• Excerpt to read
>>>>
Have You Had A Gethsemane?

Bible Book: Matthew  26 : 36-46
Subject: Prayer; Gethsemane; Yielding to Jesus; Will of God

If I were to ask you to name the top five spiritual experiences that you have had since your salvation, what would those experiences be? One of those memorial spiritual experiences was that December Sunday night in 1958 when I surrendered to God's call to preach the gospel. It was almost 40 years ago, but I can remember it as if it were yesterday.

Another spiritual experience which I will never forget was on February 6, 1970. That was the day the twins were born. There were complications and the doctors did not give Jerry a lot of hope for making it through the crisis. During that period of time, Martha Jean and I found out what it was like to cling to the Lord tenaciously in a spirit of desperation. But the Lord used that experience to teach us again that He is our only hope.

The third memorial spiritual experience that I would list took place in October of 1972 at a Bible conference at the Bellevue Baptist Church in Memphis, Tennessee. It was at that conference that I really came to know something about the work and ministry of the Holy Spirit. It was a conference that changed the direction and thrust of my ministry. At that meeting I came to understand God's Word that says, "It is not by power, nor by might, but by my spirit, saith the Lord of hosts."
<<<<
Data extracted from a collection
>>>>
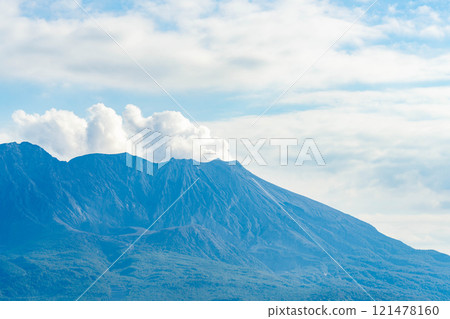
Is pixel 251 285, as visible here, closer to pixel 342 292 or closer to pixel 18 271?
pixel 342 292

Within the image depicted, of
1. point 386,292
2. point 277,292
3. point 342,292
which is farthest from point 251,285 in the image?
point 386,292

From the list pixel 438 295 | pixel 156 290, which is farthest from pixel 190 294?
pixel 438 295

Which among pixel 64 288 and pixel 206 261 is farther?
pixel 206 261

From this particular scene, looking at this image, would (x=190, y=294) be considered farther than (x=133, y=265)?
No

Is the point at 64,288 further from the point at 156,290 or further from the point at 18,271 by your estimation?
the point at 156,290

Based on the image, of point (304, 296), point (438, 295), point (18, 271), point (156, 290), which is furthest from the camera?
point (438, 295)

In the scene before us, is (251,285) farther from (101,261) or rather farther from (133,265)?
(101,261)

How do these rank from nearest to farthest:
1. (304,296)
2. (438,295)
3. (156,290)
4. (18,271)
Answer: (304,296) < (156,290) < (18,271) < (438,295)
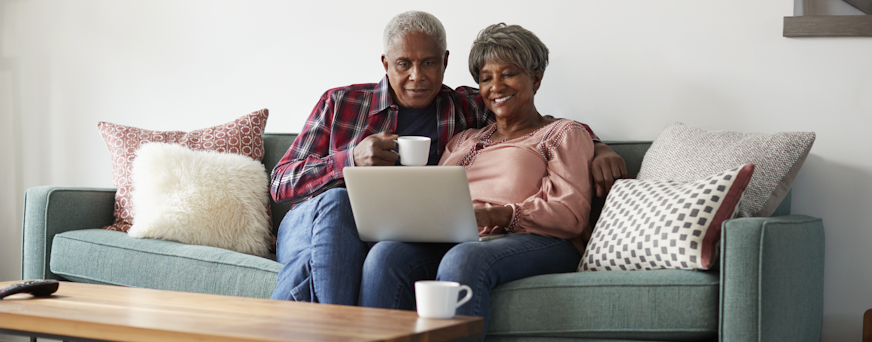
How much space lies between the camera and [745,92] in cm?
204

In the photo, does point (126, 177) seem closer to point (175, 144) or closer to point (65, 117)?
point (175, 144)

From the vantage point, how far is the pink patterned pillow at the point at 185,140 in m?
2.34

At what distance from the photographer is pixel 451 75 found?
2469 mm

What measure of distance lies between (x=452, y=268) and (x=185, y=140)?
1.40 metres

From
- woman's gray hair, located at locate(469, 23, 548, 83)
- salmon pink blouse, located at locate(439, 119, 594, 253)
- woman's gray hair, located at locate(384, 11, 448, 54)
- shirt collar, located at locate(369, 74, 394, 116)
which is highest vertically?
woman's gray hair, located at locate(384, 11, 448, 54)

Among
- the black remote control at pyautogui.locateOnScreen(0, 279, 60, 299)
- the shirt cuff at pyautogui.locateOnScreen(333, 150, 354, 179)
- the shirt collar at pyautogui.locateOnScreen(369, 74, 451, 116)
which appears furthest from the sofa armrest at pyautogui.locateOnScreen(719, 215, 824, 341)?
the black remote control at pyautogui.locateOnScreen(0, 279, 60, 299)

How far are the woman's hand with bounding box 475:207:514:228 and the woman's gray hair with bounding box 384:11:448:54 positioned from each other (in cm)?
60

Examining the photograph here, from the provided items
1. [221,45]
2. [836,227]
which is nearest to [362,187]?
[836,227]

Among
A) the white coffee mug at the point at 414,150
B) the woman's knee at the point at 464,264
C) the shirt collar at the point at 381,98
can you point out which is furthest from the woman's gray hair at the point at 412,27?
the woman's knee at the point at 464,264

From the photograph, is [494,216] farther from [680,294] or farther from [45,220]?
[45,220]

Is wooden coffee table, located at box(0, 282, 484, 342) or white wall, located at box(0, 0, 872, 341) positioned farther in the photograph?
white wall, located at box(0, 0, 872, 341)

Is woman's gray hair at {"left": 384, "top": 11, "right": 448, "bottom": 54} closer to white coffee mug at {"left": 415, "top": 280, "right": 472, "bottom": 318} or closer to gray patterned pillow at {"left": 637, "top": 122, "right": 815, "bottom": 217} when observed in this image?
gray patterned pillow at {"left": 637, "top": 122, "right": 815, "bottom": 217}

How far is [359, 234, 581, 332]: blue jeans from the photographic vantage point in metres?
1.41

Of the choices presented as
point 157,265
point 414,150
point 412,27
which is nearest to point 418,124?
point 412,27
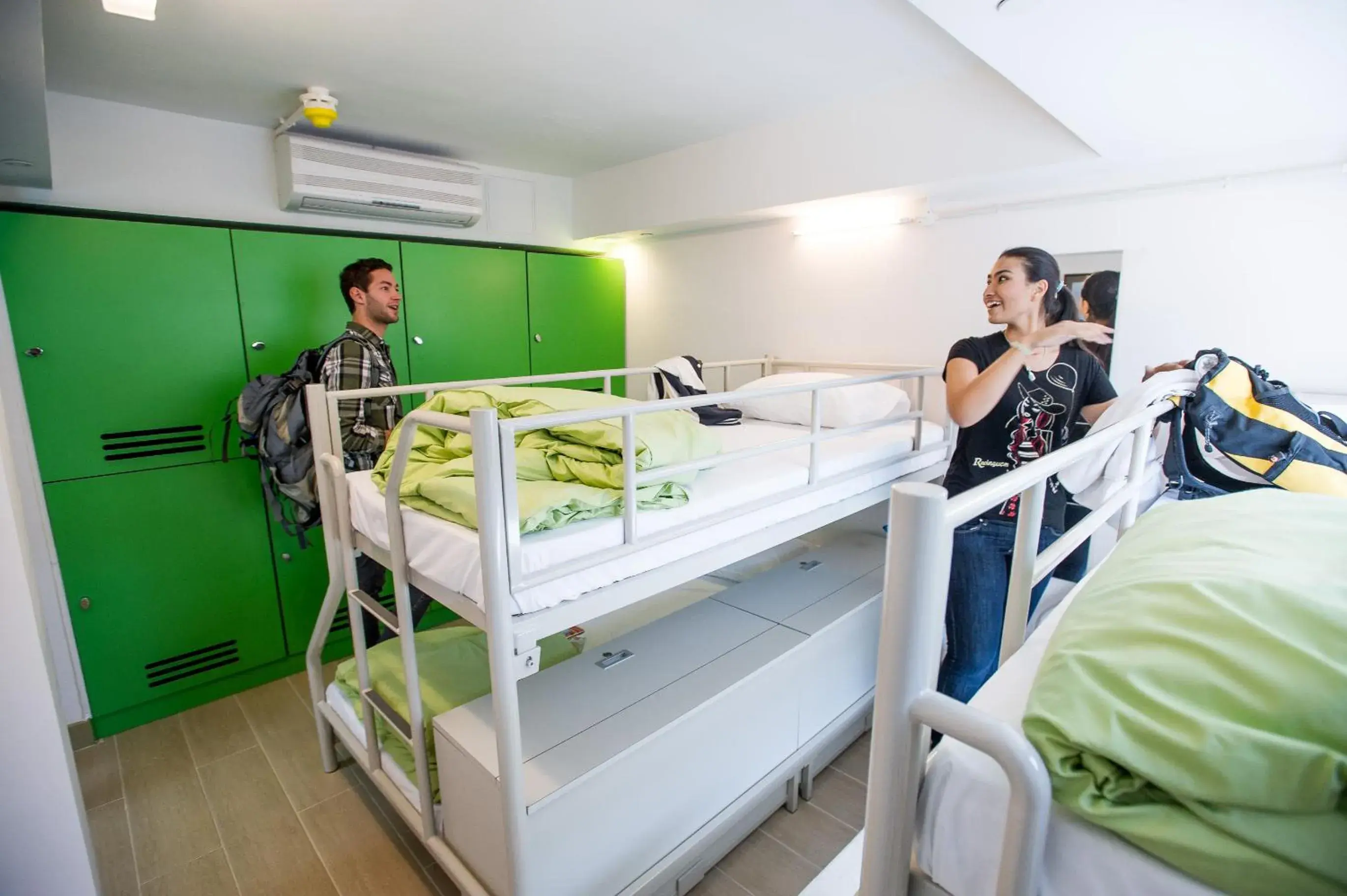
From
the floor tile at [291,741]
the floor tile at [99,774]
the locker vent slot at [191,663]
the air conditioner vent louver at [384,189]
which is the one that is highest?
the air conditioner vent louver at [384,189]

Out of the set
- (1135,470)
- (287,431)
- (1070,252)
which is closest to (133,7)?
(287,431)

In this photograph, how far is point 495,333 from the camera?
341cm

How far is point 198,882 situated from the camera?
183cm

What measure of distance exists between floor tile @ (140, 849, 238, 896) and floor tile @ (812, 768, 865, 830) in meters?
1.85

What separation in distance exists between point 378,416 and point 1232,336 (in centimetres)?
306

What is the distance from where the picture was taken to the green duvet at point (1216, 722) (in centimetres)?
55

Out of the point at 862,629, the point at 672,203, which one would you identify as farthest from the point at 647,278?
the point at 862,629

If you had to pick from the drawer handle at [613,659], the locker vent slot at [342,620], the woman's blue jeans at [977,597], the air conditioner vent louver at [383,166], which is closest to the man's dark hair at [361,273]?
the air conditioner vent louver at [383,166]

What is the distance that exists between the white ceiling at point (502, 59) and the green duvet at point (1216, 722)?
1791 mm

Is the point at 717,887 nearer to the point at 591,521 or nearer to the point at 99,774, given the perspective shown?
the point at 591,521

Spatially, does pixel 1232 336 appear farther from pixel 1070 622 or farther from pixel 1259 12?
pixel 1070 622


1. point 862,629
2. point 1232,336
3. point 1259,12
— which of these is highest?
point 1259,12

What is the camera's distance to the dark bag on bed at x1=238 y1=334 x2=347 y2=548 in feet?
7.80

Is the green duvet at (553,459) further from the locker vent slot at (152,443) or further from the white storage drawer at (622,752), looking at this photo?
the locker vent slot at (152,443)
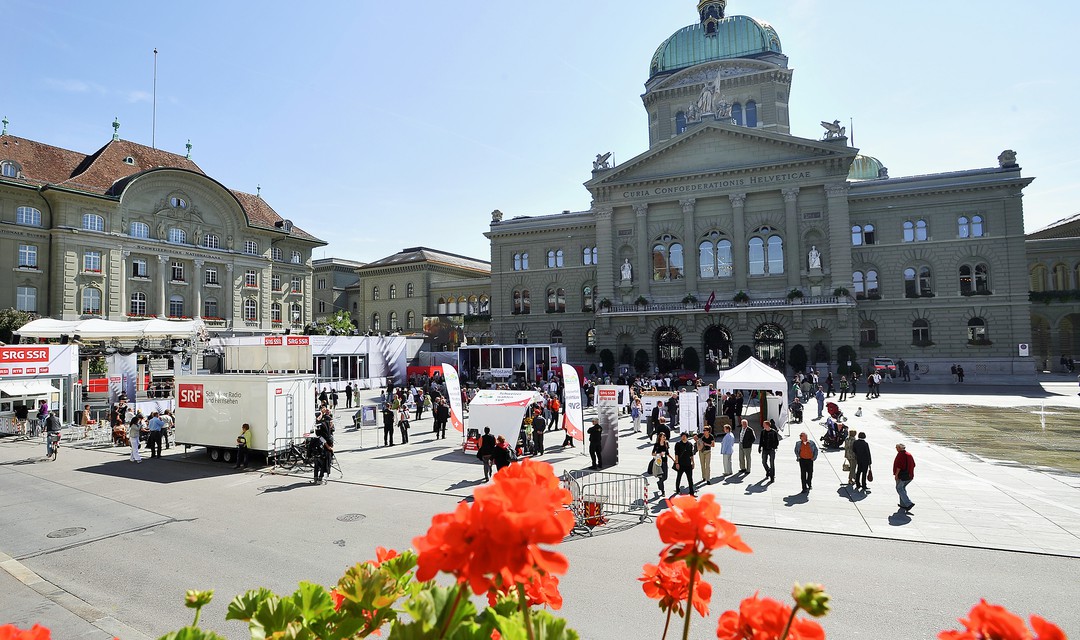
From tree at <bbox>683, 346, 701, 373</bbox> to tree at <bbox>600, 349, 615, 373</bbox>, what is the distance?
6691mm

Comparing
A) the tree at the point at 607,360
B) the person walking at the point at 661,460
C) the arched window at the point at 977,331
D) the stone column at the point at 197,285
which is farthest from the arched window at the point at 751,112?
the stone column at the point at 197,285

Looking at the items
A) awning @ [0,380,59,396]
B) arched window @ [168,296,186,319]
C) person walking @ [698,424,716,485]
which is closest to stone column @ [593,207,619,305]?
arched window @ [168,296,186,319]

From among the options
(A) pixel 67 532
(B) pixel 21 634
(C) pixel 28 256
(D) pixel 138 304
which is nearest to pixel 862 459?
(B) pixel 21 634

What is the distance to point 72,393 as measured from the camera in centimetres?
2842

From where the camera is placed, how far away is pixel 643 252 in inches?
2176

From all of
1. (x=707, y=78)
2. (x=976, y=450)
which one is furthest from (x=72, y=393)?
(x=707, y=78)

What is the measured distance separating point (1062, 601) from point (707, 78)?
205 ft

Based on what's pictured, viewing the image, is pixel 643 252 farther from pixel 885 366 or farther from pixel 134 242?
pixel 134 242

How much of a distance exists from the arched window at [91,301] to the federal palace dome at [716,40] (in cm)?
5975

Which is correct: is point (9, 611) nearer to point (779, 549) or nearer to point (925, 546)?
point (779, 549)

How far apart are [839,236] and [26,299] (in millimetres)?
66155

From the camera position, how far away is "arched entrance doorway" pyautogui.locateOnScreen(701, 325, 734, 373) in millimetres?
<<<<
• Check your understanding
- A) Quote the sermon excerpt, everything from "If I were to" down to "it were yesterday.".
- B) According to the sermon excerpt, on what date were the twins born?
- C) Sum up the sermon excerpt in two sentences.

• Responses to the tasks
- A)
If I were to ask you to name the top five spiritual experiences that you have had since your salvation, what would those experiences be? One of those memorial spiritual experiences was that December Sunday night in 1958 when I surrendered to God's call to preach the gospel. It was almost 40 years ago, but I can remember it as if it were yesterday.

- B) February 6, 1970.

- C) The sermon excerpt asks listeners to name the top five spiritual experiences they have had since their salvation, then describes three of the speaker's own. These are surrendering to God's call to preach on a December Sunday night in 1958, clinging to the Lord when the twins were born with complications on February 6, 1970, and coming to know the work and ministry of the Holy Spirit at an October 1972 Bible conference at the Bellevue Baptist Church in Memphis, Tennessee.